→ **Task goal**
Nothing in the listing should be dropped or altered when it is copied.

....

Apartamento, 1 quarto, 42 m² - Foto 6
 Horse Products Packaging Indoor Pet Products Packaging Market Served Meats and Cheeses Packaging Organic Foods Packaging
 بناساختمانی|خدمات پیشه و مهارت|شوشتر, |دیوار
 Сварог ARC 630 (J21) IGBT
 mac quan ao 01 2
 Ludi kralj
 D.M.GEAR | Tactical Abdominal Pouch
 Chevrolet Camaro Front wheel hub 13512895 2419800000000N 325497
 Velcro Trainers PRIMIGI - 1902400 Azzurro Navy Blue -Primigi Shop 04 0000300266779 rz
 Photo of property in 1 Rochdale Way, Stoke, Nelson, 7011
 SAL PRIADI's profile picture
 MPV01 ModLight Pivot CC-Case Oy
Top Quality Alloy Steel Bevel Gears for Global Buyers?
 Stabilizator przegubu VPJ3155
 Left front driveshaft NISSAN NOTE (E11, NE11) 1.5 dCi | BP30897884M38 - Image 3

....

→ **Answer section**
Apartamento, 1 quarto, 42 m² - Foto 6
 Horse Products Packaging Indoor Pet Products Packaging Market Served Meats and Cheeses Packaging Organic Foods Packaging
 بناساختمانی|خدمات پیشه و مهارت|شوشتر, |دیوار
 Сварог ARC 630 (J21) IGBT
 mac quan ao 01 2
 Ludi kralj
 D.M.GEAR | Tactical Abdominal Pouch
 Chevrolet Camaro Front wheel hub 13512895 2419800000000N 325497
 Velcro Trainers PRIMIGI - 1902400 Azzurro Navy Blue -Primigi Shop 04 0000300266779 rz
 Photo of property in 1 Rochdale Way, Stoke, Nelson, 7011
 SAL PRIADI's profile picture
 MPV01 ModLight Pivot CC-Case Oy
Top Quality Alloy Steel Bevel Gears for Global Buyers?
 Stabilizator przegubu VPJ3155
 Left front driveshaft NISSAN NOTE (E11, NE11) 1.5 dCi | BP30897884M38 - Image 3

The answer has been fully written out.